I really liked this author's book about her recovery from alcohol, Impossible People, but I didn't care for this thing. I've read a bunch of graphic memoirs in comic format, and my usual complaint stands-- so many cartoonists seem to be illustrators first, writers second, and humorists (a very distant) third. If any one of the traits on this podium happen to be totally outstanding and preternatural, you can maybe pull it off without the other two.
As a compendium of effort over many years, Museum of Mistakes is impressive. I like Julia Wertz as a self-biographer, but then again, I may be too willing to accept confession in lieu of incisiveness.
Either way, so many of these punchlines were drab, even at press time. When the author started talking about house rules for Cards Against Humanity-- belligerent millennial Mad Libs 🥱-- around page 400, I gratefully quit trying to find this thing witty. My enjoyment was mostly the leftover inertia of goodwill from her Imposible People book.
Je ne sais meme pas évaluer cette BD il y a tellement de commentaires dans un sens et dans l'autre que je me suis perdue. J'ai passé un bon moment en la lisant et c'était plus profond qu'il n'y paraissait. Les dessins ne sont pas au coeur de l'objet c'est vraiment la narration qui est au centre. J'aimerais bien lire d'autres livres de l'autrice qui soient pensés comme des livres dès le départ. Ici c'est un recueil de strips publiés sur son site et dans des journaux. L'édition que j'ai lue était super avec plein d'explications et de remises en contexte de l'autrice. Bonne lecture !
Saw this while on a trip to NYC and had to get it. For some reason, The Fart Party collections were impossible to get via the Denver Library system, even through interlibrary loan. Anyway, this collection was worth the wait. Humorously awkward and raw, you can’t help but root for her to make it big, her way, which it seems like she did. Her post Fart Party books are even better, but this collection was a real treat to read.
This autobiography of Julia Wertz was comically outstanding. I could not stop reading, each page had me laughing. Truly showed me I’m not alone with showing humor as a comic relief. My favorite moments Julia talked about were times with her ex.
I love Julia sweets comics, they always make me laugh. I didn’t enjoy this collection as much as her other work eg Impossible People but I enjoyed more exposure to the Fart Party strip.
I’ve been a big fan of Julia Wertz’s work for years, since I first discovered the Fart Party in high school (did not remember that the website was a .org, lol). Very fun to be able to read so many old comics — some of which I remembered, many of which were new to me. I love all of the context this collection provides too, with the evolution of her style and different iterations of certain strips. Glad to have this one on my shelf!

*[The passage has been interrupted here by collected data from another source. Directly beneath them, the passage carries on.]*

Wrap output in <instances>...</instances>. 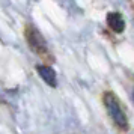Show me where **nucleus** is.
I'll return each instance as SVG.
<instances>
[{"instance_id":"nucleus-1","label":"nucleus","mask_w":134,"mask_h":134,"mask_svg":"<svg viewBox=\"0 0 134 134\" xmlns=\"http://www.w3.org/2000/svg\"><path fill=\"white\" fill-rule=\"evenodd\" d=\"M103 99H104V105H105V109H107L110 118L115 122L116 127L121 128V130H128V119L115 93L113 92H105Z\"/></svg>"},{"instance_id":"nucleus-2","label":"nucleus","mask_w":134,"mask_h":134,"mask_svg":"<svg viewBox=\"0 0 134 134\" xmlns=\"http://www.w3.org/2000/svg\"><path fill=\"white\" fill-rule=\"evenodd\" d=\"M26 39H27V44L30 45V48L39 56H45L48 54V47H47V42L44 39L42 33L38 30L36 27L33 26H27L26 27Z\"/></svg>"},{"instance_id":"nucleus-3","label":"nucleus","mask_w":134,"mask_h":134,"mask_svg":"<svg viewBox=\"0 0 134 134\" xmlns=\"http://www.w3.org/2000/svg\"><path fill=\"white\" fill-rule=\"evenodd\" d=\"M36 71L39 74V77L47 83L51 87H56L57 86V75H56V71L50 65H38Z\"/></svg>"},{"instance_id":"nucleus-5","label":"nucleus","mask_w":134,"mask_h":134,"mask_svg":"<svg viewBox=\"0 0 134 134\" xmlns=\"http://www.w3.org/2000/svg\"><path fill=\"white\" fill-rule=\"evenodd\" d=\"M131 97H133V101H134V91H133V95H131Z\"/></svg>"},{"instance_id":"nucleus-4","label":"nucleus","mask_w":134,"mask_h":134,"mask_svg":"<svg viewBox=\"0 0 134 134\" xmlns=\"http://www.w3.org/2000/svg\"><path fill=\"white\" fill-rule=\"evenodd\" d=\"M107 24L113 32L122 33L125 30V20L119 12H109L107 14Z\"/></svg>"}]
</instances>
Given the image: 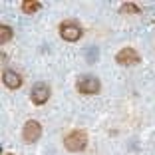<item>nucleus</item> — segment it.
<instances>
[{
	"instance_id": "nucleus-1",
	"label": "nucleus",
	"mask_w": 155,
	"mask_h": 155,
	"mask_svg": "<svg viewBox=\"0 0 155 155\" xmlns=\"http://www.w3.org/2000/svg\"><path fill=\"white\" fill-rule=\"evenodd\" d=\"M64 147L68 151H74V153H80L87 147V133L82 131V129H74L68 135L64 137Z\"/></svg>"
},
{
	"instance_id": "nucleus-2",
	"label": "nucleus",
	"mask_w": 155,
	"mask_h": 155,
	"mask_svg": "<svg viewBox=\"0 0 155 155\" xmlns=\"http://www.w3.org/2000/svg\"><path fill=\"white\" fill-rule=\"evenodd\" d=\"M82 34H84L82 26L78 22H74V20H64L60 24V36L66 42H78L82 38Z\"/></svg>"
},
{
	"instance_id": "nucleus-3",
	"label": "nucleus",
	"mask_w": 155,
	"mask_h": 155,
	"mask_svg": "<svg viewBox=\"0 0 155 155\" xmlns=\"http://www.w3.org/2000/svg\"><path fill=\"white\" fill-rule=\"evenodd\" d=\"M76 87L80 94H97V91L101 90V84L100 80H97L96 76H80L76 82Z\"/></svg>"
},
{
	"instance_id": "nucleus-4",
	"label": "nucleus",
	"mask_w": 155,
	"mask_h": 155,
	"mask_svg": "<svg viewBox=\"0 0 155 155\" xmlns=\"http://www.w3.org/2000/svg\"><path fill=\"white\" fill-rule=\"evenodd\" d=\"M42 135V125L36 121V119H28L24 123V129H22V139L24 143H36Z\"/></svg>"
},
{
	"instance_id": "nucleus-5",
	"label": "nucleus",
	"mask_w": 155,
	"mask_h": 155,
	"mask_svg": "<svg viewBox=\"0 0 155 155\" xmlns=\"http://www.w3.org/2000/svg\"><path fill=\"white\" fill-rule=\"evenodd\" d=\"M30 100H32L36 105L46 104V101L50 100V86H48L46 82H38V84H34L32 91H30Z\"/></svg>"
},
{
	"instance_id": "nucleus-6",
	"label": "nucleus",
	"mask_w": 155,
	"mask_h": 155,
	"mask_svg": "<svg viewBox=\"0 0 155 155\" xmlns=\"http://www.w3.org/2000/svg\"><path fill=\"white\" fill-rule=\"evenodd\" d=\"M115 62L121 66H133L139 62V54H137L133 48H123V50L117 52V56H115Z\"/></svg>"
},
{
	"instance_id": "nucleus-7",
	"label": "nucleus",
	"mask_w": 155,
	"mask_h": 155,
	"mask_svg": "<svg viewBox=\"0 0 155 155\" xmlns=\"http://www.w3.org/2000/svg\"><path fill=\"white\" fill-rule=\"evenodd\" d=\"M2 82H4V86L8 87V90H18V87L22 86V76H20L18 72H14V70H4Z\"/></svg>"
},
{
	"instance_id": "nucleus-8",
	"label": "nucleus",
	"mask_w": 155,
	"mask_h": 155,
	"mask_svg": "<svg viewBox=\"0 0 155 155\" xmlns=\"http://www.w3.org/2000/svg\"><path fill=\"white\" fill-rule=\"evenodd\" d=\"M40 8H42V4L36 2V0H24V2H22V10L26 14H34L36 10H40Z\"/></svg>"
},
{
	"instance_id": "nucleus-9",
	"label": "nucleus",
	"mask_w": 155,
	"mask_h": 155,
	"mask_svg": "<svg viewBox=\"0 0 155 155\" xmlns=\"http://www.w3.org/2000/svg\"><path fill=\"white\" fill-rule=\"evenodd\" d=\"M10 40H12V30H10L6 24H2V26H0V42L6 44V42H10Z\"/></svg>"
},
{
	"instance_id": "nucleus-10",
	"label": "nucleus",
	"mask_w": 155,
	"mask_h": 155,
	"mask_svg": "<svg viewBox=\"0 0 155 155\" xmlns=\"http://www.w3.org/2000/svg\"><path fill=\"white\" fill-rule=\"evenodd\" d=\"M121 12H139V6H137V4H129V2H125V4L121 6Z\"/></svg>"
},
{
	"instance_id": "nucleus-11",
	"label": "nucleus",
	"mask_w": 155,
	"mask_h": 155,
	"mask_svg": "<svg viewBox=\"0 0 155 155\" xmlns=\"http://www.w3.org/2000/svg\"><path fill=\"white\" fill-rule=\"evenodd\" d=\"M8 155H12V153H8Z\"/></svg>"
}]
</instances>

This is mostly a collection of a series of published comics known as "Fart Party," a title that exaggerates the significance of farting, to be sure, but it's nonetheless juvenile, and being juvenile is part of the goal of the characters. As before with Julia Wertz, her book is a little longer than it needs/wants to be. It's humorous, but this is too much Fart Party to read all at once.
An easy, entertaining assortment with no great insights.